Michael B Jordan and Timothee Chalamet’s awards ceremony looks are straight from the BDSM scene, but erase its roots in queer culture

 

Awards season is not, as a rule, a terribly exciting time for men’s fashion. As women dominate the photo opportunities and red-carpet chatter with their extravagant haute-couture gowns, expectations of men have remained fixed for decades: black tie, white shirt, patent-leather shoes, and you’re ready to go.

 

Some variations are permitted, but usually not enough to earn more than a few seconds’ notice. Which is why Michael B Jordan bewildered onlookers at Sunday night’s Screen Actors’ Guild awards by slipping a purple floral harness over an otherwise sleek double-breasted suit. Timothee Chalamet wore a sparkly black version to the Golden Globes last month.

Both looks bring to mind the Olympic figure skater Adam Rippon’s fetishwear-inspired tuxedo at last year’s Oscars – shoulderless, so as to give suitable exposure to the leather-and-steel BDSM harness crossing his chest.

 

This wasn’t just a rakish Hollywood bad boy turning up without a tie, but an out-and-proud gay celebrity actively queering the carpet, brashly defying showbusiness’s prescribed models of masculinity.

 

Real deal … Adam Rippon at the 2018 Oscars
 Real deal … Adam Rippon in a harness and tuxedo at the 2018 Oscars Photograph: Jordan Strauss/Invision/AP

The harness is the uniform of the once underground gay leather bondage scene, a richly coded symbol of male sexual submission and control; refashioning it as mainstream formalwear before an audience of millions was an explicit statement that LGBT sexuality is no longer something to be hidden or marginalised.

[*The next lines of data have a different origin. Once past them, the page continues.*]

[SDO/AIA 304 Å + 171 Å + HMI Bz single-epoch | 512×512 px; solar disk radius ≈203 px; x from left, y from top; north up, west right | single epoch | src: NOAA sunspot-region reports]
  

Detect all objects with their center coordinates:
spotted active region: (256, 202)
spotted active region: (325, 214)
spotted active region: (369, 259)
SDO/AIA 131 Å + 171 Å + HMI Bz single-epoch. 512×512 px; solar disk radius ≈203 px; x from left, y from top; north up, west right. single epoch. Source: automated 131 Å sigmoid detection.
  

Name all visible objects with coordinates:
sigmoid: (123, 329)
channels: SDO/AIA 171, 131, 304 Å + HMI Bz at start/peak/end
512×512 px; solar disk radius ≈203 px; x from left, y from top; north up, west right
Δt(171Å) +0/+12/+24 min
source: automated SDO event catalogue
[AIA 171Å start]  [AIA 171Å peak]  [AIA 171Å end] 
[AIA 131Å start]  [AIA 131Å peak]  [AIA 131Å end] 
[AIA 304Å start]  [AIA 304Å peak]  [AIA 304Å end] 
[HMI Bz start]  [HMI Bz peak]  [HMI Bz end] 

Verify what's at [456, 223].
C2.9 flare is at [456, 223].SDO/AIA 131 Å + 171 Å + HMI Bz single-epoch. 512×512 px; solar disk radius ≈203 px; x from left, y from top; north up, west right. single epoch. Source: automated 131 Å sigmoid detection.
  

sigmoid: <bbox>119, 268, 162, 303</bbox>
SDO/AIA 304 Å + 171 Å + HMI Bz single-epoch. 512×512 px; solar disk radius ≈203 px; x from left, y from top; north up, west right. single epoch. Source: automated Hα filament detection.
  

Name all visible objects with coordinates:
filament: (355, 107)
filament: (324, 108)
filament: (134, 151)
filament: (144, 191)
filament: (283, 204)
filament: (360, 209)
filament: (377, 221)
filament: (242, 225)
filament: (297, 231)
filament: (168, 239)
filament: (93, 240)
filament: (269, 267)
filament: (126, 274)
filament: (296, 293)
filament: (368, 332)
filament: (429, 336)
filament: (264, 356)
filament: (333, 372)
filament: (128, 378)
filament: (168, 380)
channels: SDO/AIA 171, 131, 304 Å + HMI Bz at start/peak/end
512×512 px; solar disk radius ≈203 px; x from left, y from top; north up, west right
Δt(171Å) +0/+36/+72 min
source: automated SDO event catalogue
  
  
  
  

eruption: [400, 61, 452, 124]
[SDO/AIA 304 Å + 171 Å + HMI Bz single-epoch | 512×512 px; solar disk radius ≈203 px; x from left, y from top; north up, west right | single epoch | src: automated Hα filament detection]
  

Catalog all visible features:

The gesture was applauded, a handful of thinkpieces were written, and Rippon went back to wearing more conventionally chic skinny suits at public events. What we didn’t anticipate was that a year later, the harness – now co-opted by Louis Vuitton – would become the accessory of choice for straight male stars looking to up their red-carpet game. Vuitton’s version strips the item of its leather-scene implications: now constructed from thick fabric, it looks like the kind of safety harness used by frazzled parents to control roaming toddlers.

 

Whether this backwards-Baby-Björn look strikes you as charmingly whimsical or just idiotic, it’s hard not to see it as one more item of queer culture being appropriated and neutralised by the pop machine.

 

You would like to imagine its straight wearers are winkingly complicit in redressing masculinity, though Chalamet’s response to queries about his outfit suggests otherwise: “I thought it was a bib,” he admitted. “I had a friend send me a thing that, like, sex-dungeon culture is a thing where you wear harnesses. I didn’t do it for that reason.”

 

In Chalamet’s defence, his obliviousness is testament to the fashion world’s successful rebranding of the harness as Yolo bro-wear: if best actor frontrunner Rami Malek wears one to the Oscars next month, to pick up an award for his sanitised portrayal of the queer icon Freddie Mercury, it would be a fitting gesture.